Published: Wed 31 Aug 2016 11:55 AM
Wednesday 31 August 2016 11:52 AM
Setback for Ruataniwha scheme as Forest & Bird wins appeal against DOC land swap
By Jonathan Underhill
Aug. 31 (BusinessDesk) - The Royal Forest & Bird Protection Society has won an appeal against a proposed land swap by the Department of Conservation which would have allowed 22 hectares of Ruahine Forest Park be flooded as part of the Ruataniwha Water Storage Scheme that will provide irrigation for farmers.
In a majority decision released today, the Court of Appeal overturned a High Court ruling that the director-general of conservation, Lou Sanson, was entitled to revoke the conservation status of the land that lay within the footprint of the proposed reservoir, allowing it to be flooded in exchange for a larger area of land with conservation value. In the High Court, Forest & Bird had challenged the DOC chief's right to "trade away" conservation estate land held for recreational purposes under the Conservation Act for the benefit of commercial interests.

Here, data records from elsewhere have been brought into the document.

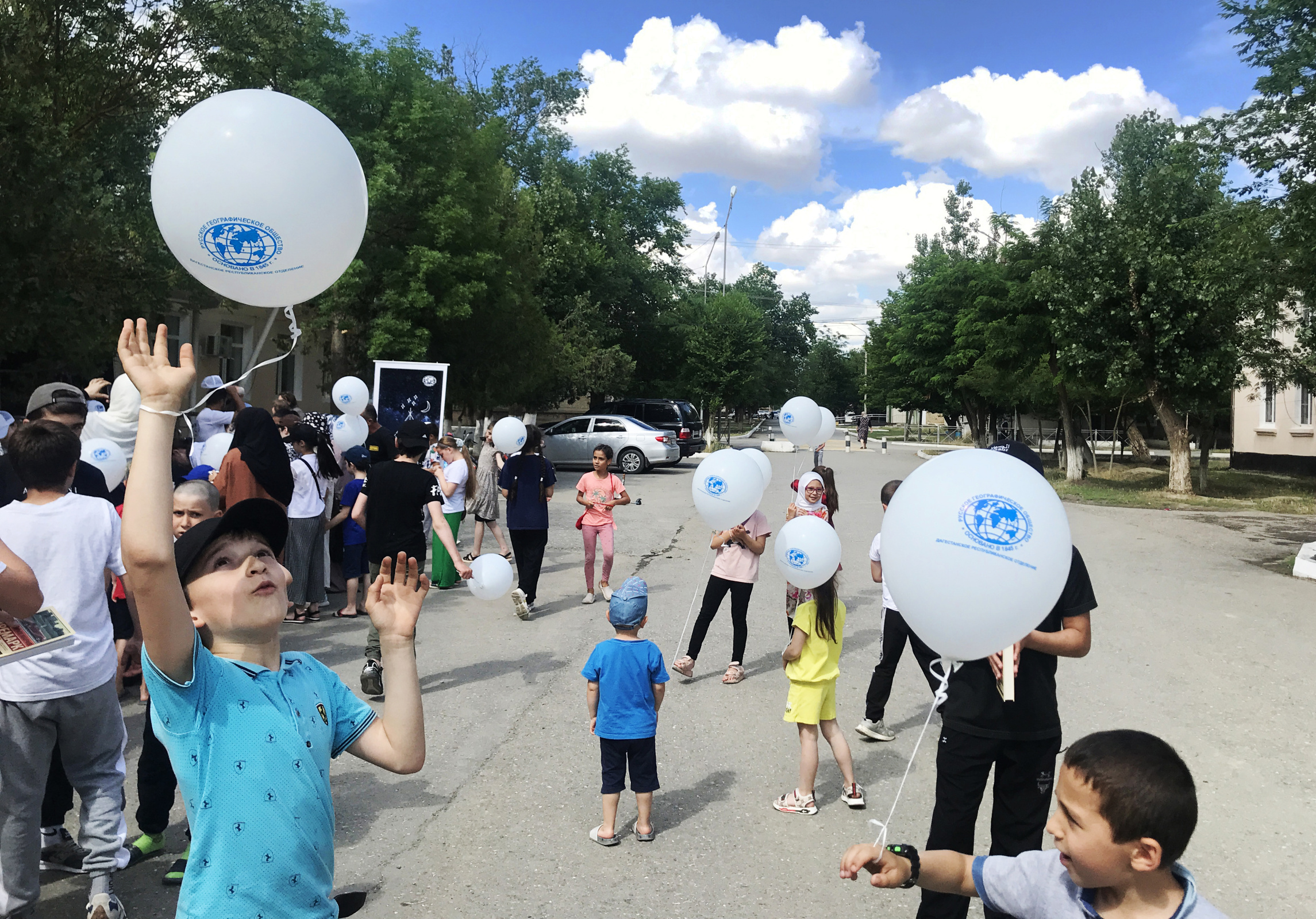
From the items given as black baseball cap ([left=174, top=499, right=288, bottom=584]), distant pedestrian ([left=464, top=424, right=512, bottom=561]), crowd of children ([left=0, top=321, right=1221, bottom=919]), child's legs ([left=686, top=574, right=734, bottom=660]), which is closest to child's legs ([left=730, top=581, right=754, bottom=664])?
child's legs ([left=686, top=574, right=734, bottom=660])

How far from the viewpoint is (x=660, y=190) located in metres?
48.7

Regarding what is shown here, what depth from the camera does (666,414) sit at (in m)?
29.5

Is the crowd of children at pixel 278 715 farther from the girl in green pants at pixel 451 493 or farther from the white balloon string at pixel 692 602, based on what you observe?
the girl in green pants at pixel 451 493

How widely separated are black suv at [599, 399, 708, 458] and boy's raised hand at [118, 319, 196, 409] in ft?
87.1

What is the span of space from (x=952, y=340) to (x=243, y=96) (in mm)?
43929

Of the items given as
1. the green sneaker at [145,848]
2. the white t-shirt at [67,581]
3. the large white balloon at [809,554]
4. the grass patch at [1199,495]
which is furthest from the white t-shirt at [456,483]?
the grass patch at [1199,495]

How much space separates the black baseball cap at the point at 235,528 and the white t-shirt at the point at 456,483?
7.22 meters

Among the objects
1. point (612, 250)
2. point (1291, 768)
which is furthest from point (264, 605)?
point (612, 250)

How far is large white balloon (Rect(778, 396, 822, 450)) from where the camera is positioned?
8492 mm

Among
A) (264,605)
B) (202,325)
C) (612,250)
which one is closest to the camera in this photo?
(264,605)

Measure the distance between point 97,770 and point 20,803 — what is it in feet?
1.11

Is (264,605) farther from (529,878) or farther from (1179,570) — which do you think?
(1179,570)

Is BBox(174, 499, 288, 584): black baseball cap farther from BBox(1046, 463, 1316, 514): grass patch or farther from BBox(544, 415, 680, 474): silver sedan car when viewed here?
BBox(544, 415, 680, 474): silver sedan car

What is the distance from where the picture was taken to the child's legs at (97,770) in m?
3.50
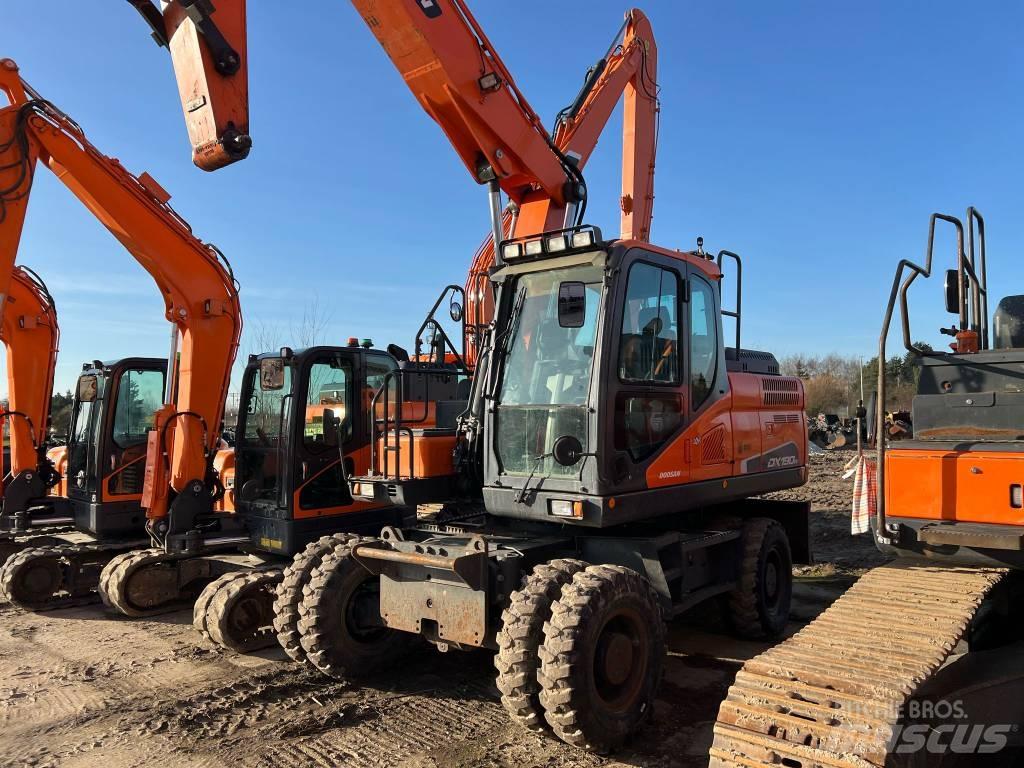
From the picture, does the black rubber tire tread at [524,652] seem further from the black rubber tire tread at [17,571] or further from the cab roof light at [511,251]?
the black rubber tire tread at [17,571]

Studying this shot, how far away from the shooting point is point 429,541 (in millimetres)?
5051

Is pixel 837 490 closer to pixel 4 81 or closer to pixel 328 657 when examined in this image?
pixel 328 657

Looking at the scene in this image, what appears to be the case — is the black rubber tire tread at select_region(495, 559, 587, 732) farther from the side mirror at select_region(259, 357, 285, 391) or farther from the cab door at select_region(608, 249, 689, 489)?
the side mirror at select_region(259, 357, 285, 391)

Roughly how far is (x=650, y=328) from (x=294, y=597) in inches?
124

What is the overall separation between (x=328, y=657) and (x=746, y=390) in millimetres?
3866

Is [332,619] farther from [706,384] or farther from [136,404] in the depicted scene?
[136,404]

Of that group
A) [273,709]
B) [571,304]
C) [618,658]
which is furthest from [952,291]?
[273,709]

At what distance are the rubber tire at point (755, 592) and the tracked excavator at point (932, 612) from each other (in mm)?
1546

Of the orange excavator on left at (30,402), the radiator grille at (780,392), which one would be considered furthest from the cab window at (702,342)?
the orange excavator on left at (30,402)

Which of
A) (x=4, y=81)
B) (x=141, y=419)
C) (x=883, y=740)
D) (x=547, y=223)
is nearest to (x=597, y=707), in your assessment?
(x=883, y=740)

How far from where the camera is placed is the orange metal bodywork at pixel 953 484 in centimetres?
404

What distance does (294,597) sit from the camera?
5.38 meters

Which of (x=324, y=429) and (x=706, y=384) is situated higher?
(x=706, y=384)

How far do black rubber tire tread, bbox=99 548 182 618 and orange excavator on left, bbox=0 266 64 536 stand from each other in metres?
2.90
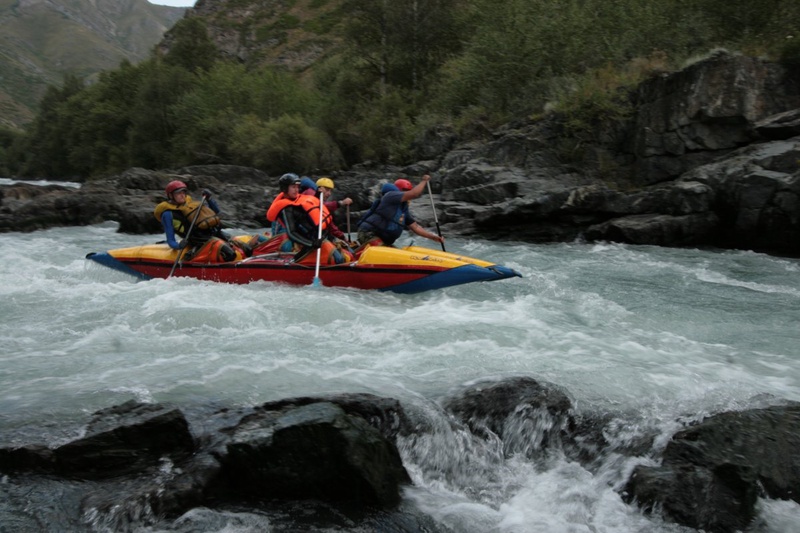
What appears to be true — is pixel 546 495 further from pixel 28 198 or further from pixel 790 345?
pixel 28 198

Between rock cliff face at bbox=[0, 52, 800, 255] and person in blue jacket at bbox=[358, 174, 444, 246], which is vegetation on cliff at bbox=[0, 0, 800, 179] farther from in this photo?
person in blue jacket at bbox=[358, 174, 444, 246]

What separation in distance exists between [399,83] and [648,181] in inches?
579

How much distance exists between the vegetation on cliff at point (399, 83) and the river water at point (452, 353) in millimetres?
8314

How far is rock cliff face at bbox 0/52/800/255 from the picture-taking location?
39.3 ft

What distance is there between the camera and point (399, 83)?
27.3 m

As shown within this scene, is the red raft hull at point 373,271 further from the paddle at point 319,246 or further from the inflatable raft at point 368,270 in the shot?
the paddle at point 319,246

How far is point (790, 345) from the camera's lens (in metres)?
6.56

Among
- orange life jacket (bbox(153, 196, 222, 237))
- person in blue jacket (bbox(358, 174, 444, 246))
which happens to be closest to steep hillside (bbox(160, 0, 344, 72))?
orange life jacket (bbox(153, 196, 222, 237))

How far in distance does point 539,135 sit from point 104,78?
3353 cm

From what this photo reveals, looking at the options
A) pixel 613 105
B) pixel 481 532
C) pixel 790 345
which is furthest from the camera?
pixel 613 105

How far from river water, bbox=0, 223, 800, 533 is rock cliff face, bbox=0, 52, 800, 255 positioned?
1969 mm

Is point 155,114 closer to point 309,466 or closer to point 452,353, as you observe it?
point 452,353

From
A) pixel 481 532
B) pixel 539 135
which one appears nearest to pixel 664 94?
pixel 539 135

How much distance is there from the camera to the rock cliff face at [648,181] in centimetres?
1199
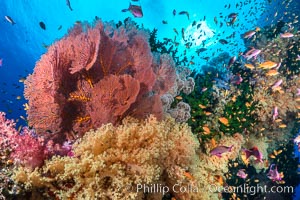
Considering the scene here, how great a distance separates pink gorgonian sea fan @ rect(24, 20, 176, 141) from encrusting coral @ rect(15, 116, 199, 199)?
0.50 metres

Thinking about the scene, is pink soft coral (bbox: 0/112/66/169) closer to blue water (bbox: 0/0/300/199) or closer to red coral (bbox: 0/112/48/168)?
red coral (bbox: 0/112/48/168)

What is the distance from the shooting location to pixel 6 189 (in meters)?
2.96

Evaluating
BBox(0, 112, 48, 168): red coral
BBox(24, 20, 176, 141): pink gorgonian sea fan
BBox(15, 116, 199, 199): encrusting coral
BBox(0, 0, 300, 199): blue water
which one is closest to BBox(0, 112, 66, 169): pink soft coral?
BBox(0, 112, 48, 168): red coral

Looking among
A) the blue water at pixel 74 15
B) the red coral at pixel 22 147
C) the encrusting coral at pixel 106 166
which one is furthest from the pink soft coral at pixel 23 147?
the blue water at pixel 74 15

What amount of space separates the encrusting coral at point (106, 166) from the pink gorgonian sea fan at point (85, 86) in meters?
0.50

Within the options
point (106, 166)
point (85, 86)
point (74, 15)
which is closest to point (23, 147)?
point (106, 166)

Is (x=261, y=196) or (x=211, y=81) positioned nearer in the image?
(x=211, y=81)

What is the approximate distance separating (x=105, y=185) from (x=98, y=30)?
264 centimetres

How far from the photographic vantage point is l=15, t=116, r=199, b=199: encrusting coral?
123 inches

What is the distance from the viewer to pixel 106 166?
10.8 ft

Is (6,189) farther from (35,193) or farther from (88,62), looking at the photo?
(88,62)

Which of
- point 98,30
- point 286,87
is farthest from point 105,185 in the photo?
point 286,87

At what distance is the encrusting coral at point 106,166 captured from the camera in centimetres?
312

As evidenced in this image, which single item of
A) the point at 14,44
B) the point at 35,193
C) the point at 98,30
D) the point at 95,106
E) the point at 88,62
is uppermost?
the point at 14,44
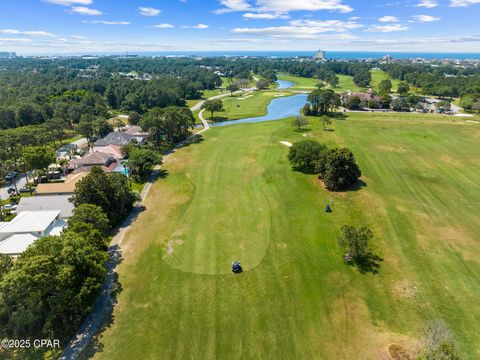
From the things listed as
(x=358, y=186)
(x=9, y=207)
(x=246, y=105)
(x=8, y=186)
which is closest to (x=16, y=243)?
(x=9, y=207)

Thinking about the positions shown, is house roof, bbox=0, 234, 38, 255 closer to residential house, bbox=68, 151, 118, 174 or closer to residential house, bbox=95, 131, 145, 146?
residential house, bbox=68, 151, 118, 174

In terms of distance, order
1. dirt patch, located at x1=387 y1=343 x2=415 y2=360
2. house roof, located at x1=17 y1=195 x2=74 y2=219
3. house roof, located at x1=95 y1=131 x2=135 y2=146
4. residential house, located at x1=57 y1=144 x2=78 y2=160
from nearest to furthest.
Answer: dirt patch, located at x1=387 y1=343 x2=415 y2=360 < house roof, located at x1=17 y1=195 x2=74 y2=219 < residential house, located at x1=57 y1=144 x2=78 y2=160 < house roof, located at x1=95 y1=131 x2=135 y2=146

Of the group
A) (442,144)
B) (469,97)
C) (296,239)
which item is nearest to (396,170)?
(442,144)

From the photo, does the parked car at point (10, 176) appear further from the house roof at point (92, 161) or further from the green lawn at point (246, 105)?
the green lawn at point (246, 105)

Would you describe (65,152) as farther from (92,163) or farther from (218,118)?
(218,118)

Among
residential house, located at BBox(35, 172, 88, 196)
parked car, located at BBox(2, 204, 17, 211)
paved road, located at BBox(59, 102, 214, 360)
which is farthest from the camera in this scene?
residential house, located at BBox(35, 172, 88, 196)

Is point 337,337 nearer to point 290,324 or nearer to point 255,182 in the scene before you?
point 290,324

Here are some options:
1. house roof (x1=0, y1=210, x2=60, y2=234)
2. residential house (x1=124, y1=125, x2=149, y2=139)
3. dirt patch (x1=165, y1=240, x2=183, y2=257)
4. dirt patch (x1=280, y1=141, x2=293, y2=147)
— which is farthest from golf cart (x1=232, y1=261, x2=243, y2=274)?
residential house (x1=124, y1=125, x2=149, y2=139)
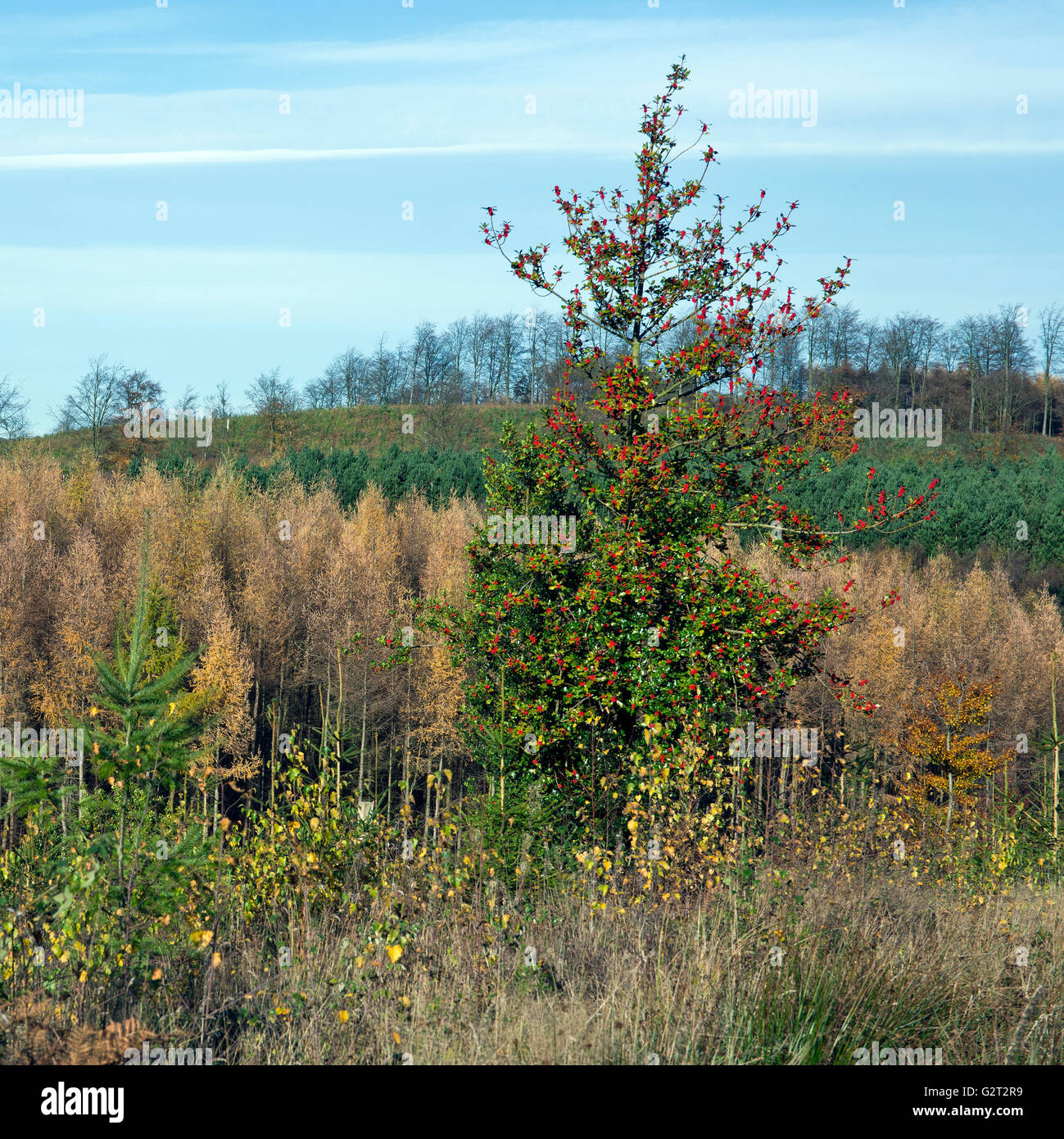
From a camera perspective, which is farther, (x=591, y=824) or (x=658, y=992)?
(x=591, y=824)

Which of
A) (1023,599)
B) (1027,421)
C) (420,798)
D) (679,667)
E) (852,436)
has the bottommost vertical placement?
(420,798)

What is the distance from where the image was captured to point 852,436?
11.0 m

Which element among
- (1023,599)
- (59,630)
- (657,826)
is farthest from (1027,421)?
(657,826)

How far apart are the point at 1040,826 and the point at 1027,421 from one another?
279 ft

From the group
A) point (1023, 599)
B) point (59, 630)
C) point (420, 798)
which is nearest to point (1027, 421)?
point (1023, 599)

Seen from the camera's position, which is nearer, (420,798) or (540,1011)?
(540,1011)

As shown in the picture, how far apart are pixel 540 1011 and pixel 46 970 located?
2.24m

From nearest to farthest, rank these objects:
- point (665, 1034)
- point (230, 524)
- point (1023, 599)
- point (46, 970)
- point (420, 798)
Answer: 1. point (665, 1034)
2. point (46, 970)
3. point (420, 798)
4. point (230, 524)
5. point (1023, 599)

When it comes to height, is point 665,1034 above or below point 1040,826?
above

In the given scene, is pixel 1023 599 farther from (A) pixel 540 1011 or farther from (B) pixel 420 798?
(A) pixel 540 1011

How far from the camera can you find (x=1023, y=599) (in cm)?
4706

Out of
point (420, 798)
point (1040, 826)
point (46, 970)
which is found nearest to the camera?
point (46, 970)

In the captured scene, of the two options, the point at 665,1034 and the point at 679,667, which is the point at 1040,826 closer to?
the point at 679,667

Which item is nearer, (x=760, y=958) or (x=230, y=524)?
(x=760, y=958)
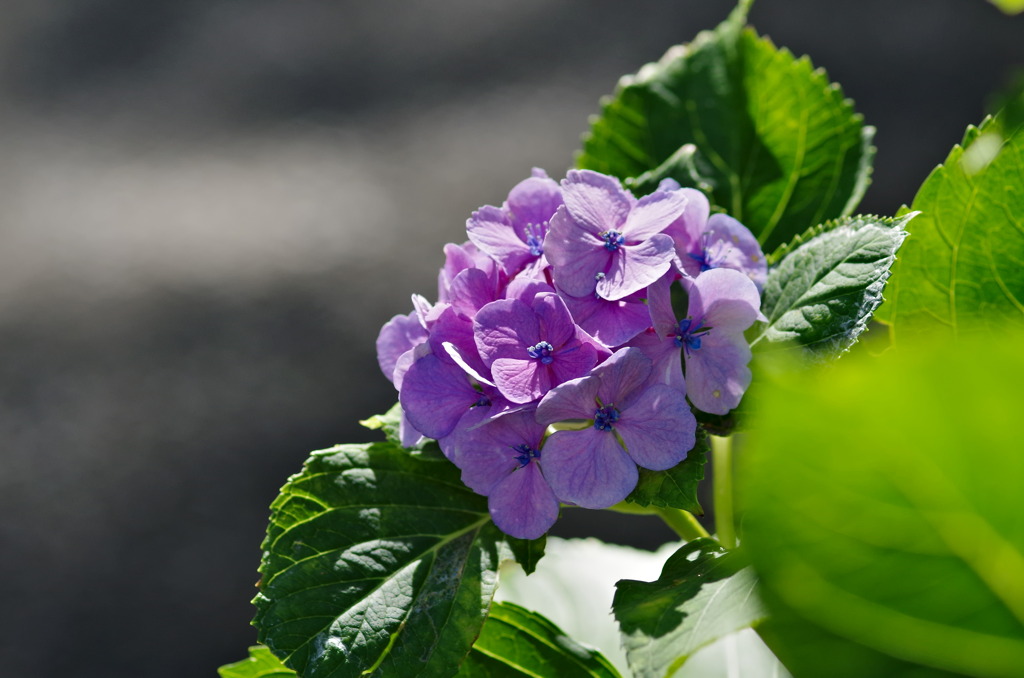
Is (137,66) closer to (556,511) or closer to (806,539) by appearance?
(556,511)

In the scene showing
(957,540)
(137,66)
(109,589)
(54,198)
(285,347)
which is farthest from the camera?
(137,66)

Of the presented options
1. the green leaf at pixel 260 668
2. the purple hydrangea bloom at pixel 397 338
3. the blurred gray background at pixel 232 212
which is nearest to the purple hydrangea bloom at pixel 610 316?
the purple hydrangea bloom at pixel 397 338

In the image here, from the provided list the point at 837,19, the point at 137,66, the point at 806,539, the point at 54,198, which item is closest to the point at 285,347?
the point at 54,198

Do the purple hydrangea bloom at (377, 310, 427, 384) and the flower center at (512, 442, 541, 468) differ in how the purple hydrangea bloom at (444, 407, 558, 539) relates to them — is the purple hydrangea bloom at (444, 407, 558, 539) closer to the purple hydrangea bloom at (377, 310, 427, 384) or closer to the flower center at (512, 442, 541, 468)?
the flower center at (512, 442, 541, 468)

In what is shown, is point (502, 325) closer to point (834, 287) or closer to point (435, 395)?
point (435, 395)

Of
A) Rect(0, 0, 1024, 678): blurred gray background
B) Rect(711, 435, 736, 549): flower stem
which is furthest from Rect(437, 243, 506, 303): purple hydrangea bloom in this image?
Rect(0, 0, 1024, 678): blurred gray background

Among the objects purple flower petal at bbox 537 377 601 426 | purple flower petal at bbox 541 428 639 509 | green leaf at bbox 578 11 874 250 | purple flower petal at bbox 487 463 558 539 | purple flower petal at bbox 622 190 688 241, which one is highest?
green leaf at bbox 578 11 874 250
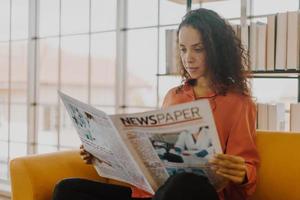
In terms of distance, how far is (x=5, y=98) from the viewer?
363 centimetres

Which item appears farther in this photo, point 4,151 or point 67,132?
point 4,151

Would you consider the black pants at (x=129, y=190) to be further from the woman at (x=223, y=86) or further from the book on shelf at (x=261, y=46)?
the book on shelf at (x=261, y=46)

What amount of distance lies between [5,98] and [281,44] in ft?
8.63

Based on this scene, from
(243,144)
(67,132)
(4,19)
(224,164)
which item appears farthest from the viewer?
(4,19)

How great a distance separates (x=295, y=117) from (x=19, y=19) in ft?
8.33

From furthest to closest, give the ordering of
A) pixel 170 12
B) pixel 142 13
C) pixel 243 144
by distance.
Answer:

"The principal issue under appeal was whether the decision to revoke the classification was done in accordance with the law," Justices Helen Winkelmann and Rhys Harrison said in the majority judgment. "The majority of the court found that under the Act the director-general would have had to be convinced in his assessment that the intrinsic values of the land in question were no longer worth permanent protection as envisaged by the Act. He was not entitled, as the High Court had ruled, to base his decision on a broad assessment of the merits of the proposed land swap for the conservation estate as a whole."
The court directed Sanson to set aside his decision and reconsider the application of the second respondent in the appeal, Hawke's Bay Regional Investment Co.
The third member of the appeal bench, Ellen France would have dismissed the appeal for the reasons given in Justice Matthew Palmer's High Court ruling, which rejected the environmental group's challenge, finding that the decision was within the broad purpose of the Conservation Act.
Last October, Sanson said he had approved the land swap because it amounted to "a net gain for conservation" of about 170 hectares of private land containing beech forest and regenerating native bush, in return for 22 ha of the Ruahine Forest Park. He described the 22 ha block as having previously been heavily logged, and "partly infested with weeds such as willow and Darwin’s barberry".
But Forest & Bird lawyer Sally Gepp said at the time that allowing this decision to stand could set a precedent and mean that any part of New Zealand’s specially protected conservation land could be traded away "and the special values of the land removed to advance commercial interests."
The $275 million water scheme, backed by the Hawke's Bay Regional Council's investment arm, would create a 93 million cubic metre reservoir to store water in the upper Makaroro river to improve river flows for agricultural use in the Tukituki River catchment. It's estimated it would provide irrigation for 25,000 hectares of farm land in central Hawke's Bay.